** SHORT PROBLEM **
Can you render the material below as a Markdown table with the columns Row and Text, numbering each line and leaving out the blank ones?

** DATASET **

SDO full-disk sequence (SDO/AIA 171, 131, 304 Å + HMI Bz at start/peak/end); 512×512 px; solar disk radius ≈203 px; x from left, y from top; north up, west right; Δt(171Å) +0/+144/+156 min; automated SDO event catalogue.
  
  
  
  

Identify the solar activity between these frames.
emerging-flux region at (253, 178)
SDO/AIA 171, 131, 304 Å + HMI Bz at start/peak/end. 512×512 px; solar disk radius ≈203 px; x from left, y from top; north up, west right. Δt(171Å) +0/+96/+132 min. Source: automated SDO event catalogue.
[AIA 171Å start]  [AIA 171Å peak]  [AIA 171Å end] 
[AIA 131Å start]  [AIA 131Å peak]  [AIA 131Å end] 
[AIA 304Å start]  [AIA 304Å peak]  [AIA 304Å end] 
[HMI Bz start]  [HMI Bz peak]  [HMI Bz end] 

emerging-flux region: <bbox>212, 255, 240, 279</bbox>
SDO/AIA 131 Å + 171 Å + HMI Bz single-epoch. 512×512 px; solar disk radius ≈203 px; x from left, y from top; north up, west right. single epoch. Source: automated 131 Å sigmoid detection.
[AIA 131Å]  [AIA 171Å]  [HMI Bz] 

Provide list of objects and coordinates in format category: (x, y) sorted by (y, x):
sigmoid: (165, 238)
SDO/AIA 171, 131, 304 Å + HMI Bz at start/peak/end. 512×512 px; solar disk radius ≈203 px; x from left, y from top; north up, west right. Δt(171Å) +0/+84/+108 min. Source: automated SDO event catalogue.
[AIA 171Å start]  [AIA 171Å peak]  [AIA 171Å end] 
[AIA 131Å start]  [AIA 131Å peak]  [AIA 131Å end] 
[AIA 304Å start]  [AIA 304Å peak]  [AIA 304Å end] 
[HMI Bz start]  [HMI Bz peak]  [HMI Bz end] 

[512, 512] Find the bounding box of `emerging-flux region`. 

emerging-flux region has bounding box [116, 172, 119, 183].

** RESULT **
| Row | Text |
|---|---|
| 1 | SDO full-disk sequence (SDO/AIA 171, 131, 304 Å + HMI Bz at start/peak/end); 512×512 px; solar disk radius ≈203 px; x from left, y from top; north up, west right; Δt(171Å) +0/+144/+156 min; automated SDO event catalogue. |
| 2 | Identify the solar activity between these frames. |
| 3 | emerging-flux region at (253, 178) |
| 4 | SDO/AIA 171, 131, 304 Å + HMI Bz at start/peak/end. 512×512 px; solar disk radius ≈203 px; x from left, y from top; north up, west right. Δt(171Å) +0/+96/+132 min. Source: automated SDO event catalogue. |
| 5 | [AIA 171Å start]  [AIA 171Å peak]  [AIA 171Å end]  |
| 6 | [AIA 131Å start]  [AIA 131Å peak]  [AIA 131Å end]  |
| 7 | [AIA 304Å start]  [AIA 304Å peak]  [AIA 304Å end]  |
| 8 | [HMI Bz start]  [HMI Bz peak]  [HMI Bz end]  |
| 9 | emerging-flux region: <bbox>212, 255, 240, 279</bbox> |
| 10 | SDO/AIA 131 Å + 171 Å + HMI Bz single-epoch. 512×512 px; solar disk radius ≈203 px; x from left, y from top; north up, west right. single epoch. Source: automated 131 Å sigmoid detection. |
| 11 | [AIA 131Å]  [AIA 171Å]  [HMI Bz]  |
| 12 | Provide list of objects and coordinates in format category: (x, y) sorted by (y, x): |
| 13 | sigmoid: (165, 238) |
| 14 | SDO/AIA 171, 131, 304 Å + HMI Bz at start/peak/end. 512×512 px; solar disk radius ≈203 px; x from left, y from top; north up, west right. Δt(171Å) +0/+84/+108 min. Source: automated SDO event catalogue. |
| 15 | [AIA 171Å start]  [AIA 171Å peak]  [AIA 171Å end]  |
| 16 | [AIA 131Å start]  [AIA 131Å peak]  [AIA 131Å end]  |
| 17 | [AIA 304Å start]  [AIA 304Å peak]  [AIA 304Å end]  |
| 18 | [HMI Bz start]  [HMI Bz peak]  [HMI Bz end]  |
| 19 | [512, 512] Find the bounding box of `emerging-flux region`.  |
| 20 | emerging-flux region has bounding box [116, 172, 119, 183]. |